Verurteilung eines gefährlichen Gewaltverbrechers wegen Betruges im Rückfall sowie Urkundenfälschung zu Zuchthaus und zum Verlust der bürgerlichen Ehrenrechte; Verstoß gegen die Aufklärungspflicht mit der Konsequenz der nachteiligen Beeinflussung der Verurteilung wegen Falschbeurkundung ; Vermögensbeschädigung durch Aushändigung der dem zahlungsunwilligen Käufer ausgehändigten Gegenstände mit der Konsequenz einer Gefährdung und letztendlichen Minderung des Vermögens; Täuschungsabsicht durch Vorlegung einer selbst gefertigten Verdienstbescheinigung gegenüber einem angeblichen Arbeitgeber

Bibliographie

Gericht
BGH
Datum
17.02.1965
Aktenzeichen
2 StR 561/64
Entscheidungsform
Urteil
Referenz
WKRS 1965, 12310
Entscheidungsname
[keine Angabe]
ECLI
[keine Angabe]

Verfahrensgang

vorgehend
LG Hanau - 14.09.1964

Verfahrensgegenstand

Betrug im Rückfall u.a.

Der 2. Strafsenat des Bundesgerichtshofs hat
in der Sitzung vom 17. Februar 1965,
an der teilgenommen haben:
Senatspräsident Dr.
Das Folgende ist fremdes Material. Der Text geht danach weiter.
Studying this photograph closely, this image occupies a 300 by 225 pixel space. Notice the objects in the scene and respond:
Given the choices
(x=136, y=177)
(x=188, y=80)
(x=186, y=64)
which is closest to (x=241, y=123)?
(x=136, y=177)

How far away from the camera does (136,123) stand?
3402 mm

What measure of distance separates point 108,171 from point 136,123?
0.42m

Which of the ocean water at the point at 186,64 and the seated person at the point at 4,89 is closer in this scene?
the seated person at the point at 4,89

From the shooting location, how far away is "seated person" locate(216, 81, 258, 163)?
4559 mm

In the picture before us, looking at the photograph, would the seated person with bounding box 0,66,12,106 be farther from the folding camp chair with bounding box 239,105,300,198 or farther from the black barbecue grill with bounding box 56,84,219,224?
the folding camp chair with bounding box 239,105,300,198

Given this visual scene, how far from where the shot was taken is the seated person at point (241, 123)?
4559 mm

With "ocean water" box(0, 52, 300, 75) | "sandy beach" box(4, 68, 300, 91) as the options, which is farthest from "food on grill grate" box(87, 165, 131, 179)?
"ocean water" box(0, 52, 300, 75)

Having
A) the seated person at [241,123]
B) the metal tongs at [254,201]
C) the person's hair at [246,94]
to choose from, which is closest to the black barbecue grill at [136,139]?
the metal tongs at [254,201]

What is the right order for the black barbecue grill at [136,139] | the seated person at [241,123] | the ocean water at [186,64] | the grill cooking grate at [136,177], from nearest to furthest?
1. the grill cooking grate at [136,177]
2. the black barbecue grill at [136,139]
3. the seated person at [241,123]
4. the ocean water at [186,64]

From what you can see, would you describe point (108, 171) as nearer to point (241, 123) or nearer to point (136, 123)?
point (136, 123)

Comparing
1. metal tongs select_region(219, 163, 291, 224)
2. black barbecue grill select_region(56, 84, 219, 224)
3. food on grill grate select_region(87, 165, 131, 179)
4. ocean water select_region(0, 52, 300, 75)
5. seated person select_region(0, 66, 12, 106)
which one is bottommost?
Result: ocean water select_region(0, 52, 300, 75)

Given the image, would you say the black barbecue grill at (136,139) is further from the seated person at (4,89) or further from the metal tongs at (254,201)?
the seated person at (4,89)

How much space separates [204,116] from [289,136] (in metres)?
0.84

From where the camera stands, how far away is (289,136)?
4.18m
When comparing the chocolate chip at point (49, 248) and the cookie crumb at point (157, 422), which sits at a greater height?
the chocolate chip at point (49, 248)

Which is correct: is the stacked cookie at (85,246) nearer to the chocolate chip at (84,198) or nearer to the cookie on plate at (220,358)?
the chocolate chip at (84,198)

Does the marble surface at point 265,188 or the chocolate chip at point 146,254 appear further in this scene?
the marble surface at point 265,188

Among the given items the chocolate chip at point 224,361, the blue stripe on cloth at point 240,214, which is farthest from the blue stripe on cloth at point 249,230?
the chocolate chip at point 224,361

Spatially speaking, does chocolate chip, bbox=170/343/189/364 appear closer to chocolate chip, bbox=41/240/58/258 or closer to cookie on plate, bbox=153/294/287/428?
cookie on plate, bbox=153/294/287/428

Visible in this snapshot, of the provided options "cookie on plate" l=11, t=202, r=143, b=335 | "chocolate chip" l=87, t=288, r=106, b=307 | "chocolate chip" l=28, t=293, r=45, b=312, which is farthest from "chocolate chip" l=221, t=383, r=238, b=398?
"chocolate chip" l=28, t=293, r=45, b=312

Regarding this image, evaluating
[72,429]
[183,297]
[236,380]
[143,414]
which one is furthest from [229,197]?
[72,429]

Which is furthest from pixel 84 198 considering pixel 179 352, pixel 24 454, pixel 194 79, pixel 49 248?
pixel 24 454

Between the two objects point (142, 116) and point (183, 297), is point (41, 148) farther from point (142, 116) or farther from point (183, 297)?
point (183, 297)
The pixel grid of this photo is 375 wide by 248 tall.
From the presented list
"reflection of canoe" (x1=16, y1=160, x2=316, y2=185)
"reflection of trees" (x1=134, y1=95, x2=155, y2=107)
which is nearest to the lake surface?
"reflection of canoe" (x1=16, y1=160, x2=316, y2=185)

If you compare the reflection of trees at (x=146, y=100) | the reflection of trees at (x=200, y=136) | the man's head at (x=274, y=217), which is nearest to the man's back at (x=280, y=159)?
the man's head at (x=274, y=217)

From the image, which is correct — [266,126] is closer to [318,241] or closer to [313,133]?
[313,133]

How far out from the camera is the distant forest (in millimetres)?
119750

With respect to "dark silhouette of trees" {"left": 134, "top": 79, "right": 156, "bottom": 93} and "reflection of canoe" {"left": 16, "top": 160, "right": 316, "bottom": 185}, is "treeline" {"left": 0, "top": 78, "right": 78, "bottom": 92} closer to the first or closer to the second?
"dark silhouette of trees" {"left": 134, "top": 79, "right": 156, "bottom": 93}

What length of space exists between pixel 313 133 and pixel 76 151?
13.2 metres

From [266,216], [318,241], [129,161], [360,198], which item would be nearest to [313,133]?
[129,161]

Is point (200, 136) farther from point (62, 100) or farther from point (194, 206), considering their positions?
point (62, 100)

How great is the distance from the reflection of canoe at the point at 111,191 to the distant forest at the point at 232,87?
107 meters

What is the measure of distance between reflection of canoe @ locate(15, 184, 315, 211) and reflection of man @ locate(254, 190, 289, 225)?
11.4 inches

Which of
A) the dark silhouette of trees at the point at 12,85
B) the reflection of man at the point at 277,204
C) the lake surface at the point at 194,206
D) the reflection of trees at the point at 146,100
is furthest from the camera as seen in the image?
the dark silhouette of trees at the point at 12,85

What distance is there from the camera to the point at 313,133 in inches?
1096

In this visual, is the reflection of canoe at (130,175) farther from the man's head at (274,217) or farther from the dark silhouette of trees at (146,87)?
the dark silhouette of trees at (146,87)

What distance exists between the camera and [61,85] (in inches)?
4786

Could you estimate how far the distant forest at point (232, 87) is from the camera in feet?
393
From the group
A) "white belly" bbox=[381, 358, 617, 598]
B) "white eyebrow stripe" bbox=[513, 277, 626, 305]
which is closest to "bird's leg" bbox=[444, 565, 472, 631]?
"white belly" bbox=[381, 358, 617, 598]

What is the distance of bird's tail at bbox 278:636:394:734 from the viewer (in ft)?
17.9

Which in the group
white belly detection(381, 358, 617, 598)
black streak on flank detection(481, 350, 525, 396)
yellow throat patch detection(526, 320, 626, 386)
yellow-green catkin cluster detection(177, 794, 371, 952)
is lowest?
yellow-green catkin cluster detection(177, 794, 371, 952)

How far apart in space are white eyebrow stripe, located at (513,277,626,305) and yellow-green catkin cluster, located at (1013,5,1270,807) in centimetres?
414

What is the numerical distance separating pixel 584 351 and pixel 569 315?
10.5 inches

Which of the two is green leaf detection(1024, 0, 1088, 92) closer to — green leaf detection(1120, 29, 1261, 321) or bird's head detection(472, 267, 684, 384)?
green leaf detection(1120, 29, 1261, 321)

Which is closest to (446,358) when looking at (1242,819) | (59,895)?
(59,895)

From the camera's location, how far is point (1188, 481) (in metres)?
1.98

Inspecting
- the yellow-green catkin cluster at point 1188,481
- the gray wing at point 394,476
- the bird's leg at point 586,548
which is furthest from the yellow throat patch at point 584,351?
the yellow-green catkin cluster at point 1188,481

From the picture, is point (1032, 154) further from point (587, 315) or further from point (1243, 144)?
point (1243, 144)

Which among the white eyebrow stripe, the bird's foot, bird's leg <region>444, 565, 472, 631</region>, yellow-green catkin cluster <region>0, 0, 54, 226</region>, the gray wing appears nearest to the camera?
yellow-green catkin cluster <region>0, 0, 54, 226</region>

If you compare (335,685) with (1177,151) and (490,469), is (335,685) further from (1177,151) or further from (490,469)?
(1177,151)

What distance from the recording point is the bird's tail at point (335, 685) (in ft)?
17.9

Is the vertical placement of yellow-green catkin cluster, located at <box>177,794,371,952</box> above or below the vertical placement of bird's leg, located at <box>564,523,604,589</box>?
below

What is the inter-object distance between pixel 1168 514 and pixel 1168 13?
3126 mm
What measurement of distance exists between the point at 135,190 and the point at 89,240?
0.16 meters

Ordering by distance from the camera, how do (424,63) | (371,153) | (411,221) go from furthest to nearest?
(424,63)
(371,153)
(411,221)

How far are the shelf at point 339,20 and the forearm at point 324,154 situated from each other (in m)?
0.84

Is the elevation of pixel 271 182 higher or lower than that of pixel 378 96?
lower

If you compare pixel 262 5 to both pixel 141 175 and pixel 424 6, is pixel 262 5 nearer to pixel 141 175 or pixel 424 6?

Baldus als Vorsitzender,
Bundesrichter Scharpenseel,
Bundesrichter Kirchhof,
Bundesrichter Meyer,
Bundesrichter Henning als beisitzende Richter,
Bundesanwalt Dr. ... in der Verhandlung,
Oberstaatsanwalt ... bei der Verkündung als Vertreter der Bundesanwaltschaft,
Justizangestellter ... als Urkundsbeamter der Geschäftsstelle,
für Recht erkannt:

Tenor:

Auf die Revision des Angeklagten wird das Urteil des Landgerichts in Hanau/Main vom 14. September 1964 mit den Feststellungen aufgehoben

  1. 1.)

    in den Fällen K. und Sc. (II 4 und 5 der Urteilsgründe),

  2. 2.)

    im gesamten Strafausspruch. (Insoweit bleiben jedoch die Feststellungen zu den Rückfallvoraussetzungen in den Fällen Sch. und Ka. - II 1 und 2 der Urteilsgründe - bestehen).

Im Umfange der Aufhebung wird die Sache zu neuer Verhandlung und Entscheidung, auch über die Kosten des Rechtsmittels, an das Landgericht zurückverwiesen.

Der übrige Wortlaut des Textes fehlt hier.